• _Work to be completed_: Repeat the material exactly from its first line to the line that includes "Two men discuss". Skip pictures.
(Supplied information Opens)
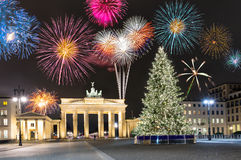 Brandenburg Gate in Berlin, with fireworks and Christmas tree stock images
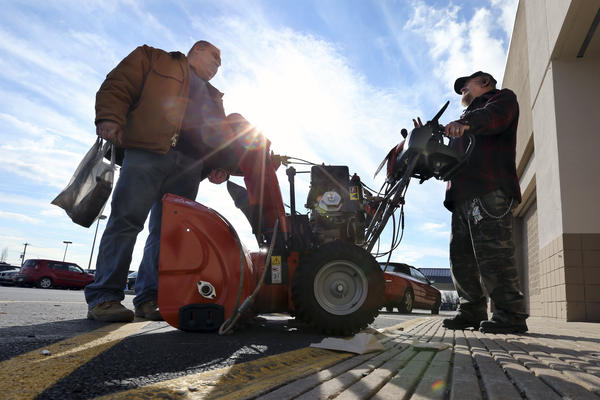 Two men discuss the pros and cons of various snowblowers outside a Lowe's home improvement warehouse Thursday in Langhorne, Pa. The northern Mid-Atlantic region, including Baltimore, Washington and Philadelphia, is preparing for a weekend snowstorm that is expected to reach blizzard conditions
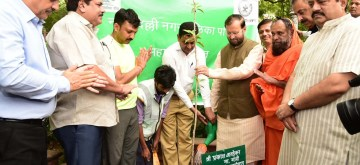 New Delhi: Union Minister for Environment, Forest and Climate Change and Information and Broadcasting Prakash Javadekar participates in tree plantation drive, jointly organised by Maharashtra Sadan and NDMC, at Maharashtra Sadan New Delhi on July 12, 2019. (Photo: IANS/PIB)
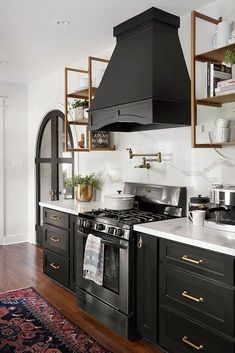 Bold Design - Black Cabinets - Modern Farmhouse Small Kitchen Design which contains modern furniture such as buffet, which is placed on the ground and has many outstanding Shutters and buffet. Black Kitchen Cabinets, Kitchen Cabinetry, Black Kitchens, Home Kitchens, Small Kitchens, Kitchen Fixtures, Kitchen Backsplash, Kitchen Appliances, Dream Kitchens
(Supplied information Closes)
• _Exercise output_:
 Brandenburg Gate in Berlin, with fireworks and Christmas tree stock images
 Two men discuss the pros and cons of various snowblowers outside a Lowe's home improvement warehouse Thursday in Langhorne, Pa. The northern Mid-Atlantic region, including Baltimore, Washington and Philadelphia, is preparing for a weekend snowstorm that is expected to reach blizzard conditions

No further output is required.